(Scene-based reasoning listing)
----
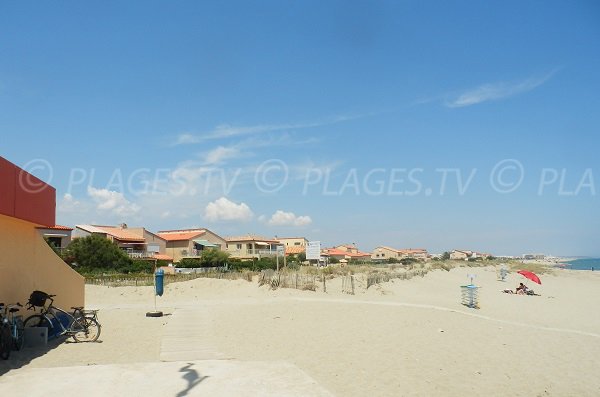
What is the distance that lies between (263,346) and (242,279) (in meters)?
16.7

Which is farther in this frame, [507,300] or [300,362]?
[507,300]

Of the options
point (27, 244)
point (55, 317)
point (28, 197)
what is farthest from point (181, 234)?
point (28, 197)

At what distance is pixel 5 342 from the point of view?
28.2ft

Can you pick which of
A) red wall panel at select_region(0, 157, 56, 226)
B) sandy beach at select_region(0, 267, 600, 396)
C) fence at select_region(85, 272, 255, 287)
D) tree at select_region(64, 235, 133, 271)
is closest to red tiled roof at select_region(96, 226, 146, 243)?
tree at select_region(64, 235, 133, 271)

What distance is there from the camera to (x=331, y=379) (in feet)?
26.6

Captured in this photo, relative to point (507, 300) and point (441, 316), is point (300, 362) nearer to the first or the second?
point (441, 316)

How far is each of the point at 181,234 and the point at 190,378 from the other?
6658 cm

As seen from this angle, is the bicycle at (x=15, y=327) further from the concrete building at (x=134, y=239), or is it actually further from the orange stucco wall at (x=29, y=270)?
the concrete building at (x=134, y=239)

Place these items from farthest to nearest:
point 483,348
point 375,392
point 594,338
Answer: point 594,338 → point 483,348 → point 375,392

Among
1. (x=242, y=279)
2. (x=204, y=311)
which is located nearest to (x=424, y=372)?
(x=204, y=311)

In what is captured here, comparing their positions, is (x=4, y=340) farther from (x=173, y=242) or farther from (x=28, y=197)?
(x=173, y=242)

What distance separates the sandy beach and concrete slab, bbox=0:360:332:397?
294 millimetres

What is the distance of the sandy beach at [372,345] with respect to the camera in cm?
842

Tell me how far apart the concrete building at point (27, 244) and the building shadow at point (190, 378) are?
14.9ft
----
(WORK REQUIRED) Revise the listing above by changing every occurrence of "sandy beach" to "sand dune" and keeping everything else the same. Omit the pictures from your version.

(SOLVED PROBLEM)
What is the distance that lies between (263,346) and (242,279) (in meters)?
16.7

Which is farther in this frame, [507,300] or [300,362]?
[507,300]

Of the options
point (27, 244)
point (55, 317)
point (28, 197)
what is farthest from point (181, 234)?
point (28, 197)

At what distance is pixel 5 342 from the point of view?
28.2ft

Can you pick which of
A) red wall panel at select_region(0, 157, 56, 226)
B) sand dune at select_region(0, 267, 600, 396)
C) fence at select_region(85, 272, 255, 287)
D) tree at select_region(64, 235, 133, 271)
is closest to red tiled roof at select_region(96, 226, 146, 243)?
tree at select_region(64, 235, 133, 271)

What distance is there from the camera to (x=331, y=379) (in feet)?
26.6

Captured in this photo, relative to point (507, 300) and point (441, 316), is point (300, 362) nearer to the first or the second?
point (441, 316)

How far is each of the point at 181,234 and the point at 190,378 from the other?
6658 cm

As seen from this angle, is the bicycle at (x=15, y=327) further from the concrete building at (x=134, y=239), or is it actually further from the orange stucco wall at (x=29, y=270)?
the concrete building at (x=134, y=239)

Place these items from farthest to nearest:
point 483,348
point 375,392
point 594,338
Answer: point 594,338 → point 483,348 → point 375,392

Among
1. (x=242, y=279)
2. (x=204, y=311)
which is located nearest to (x=424, y=372)?
(x=204, y=311)

In what is captured here, comparing their positions, is (x=4, y=340) farther from (x=173, y=242) or farther from (x=28, y=197)?
(x=173, y=242)

What distance separates the sand dune and concrete slab, bbox=0:360:332:397?
294 millimetres

What is the distance of the sand dune at [372,345] with respect to the camera in cm?
842

Tell me how far apart the concrete building at point (27, 244) and the building shadow at point (190, 378) are?
14.9ft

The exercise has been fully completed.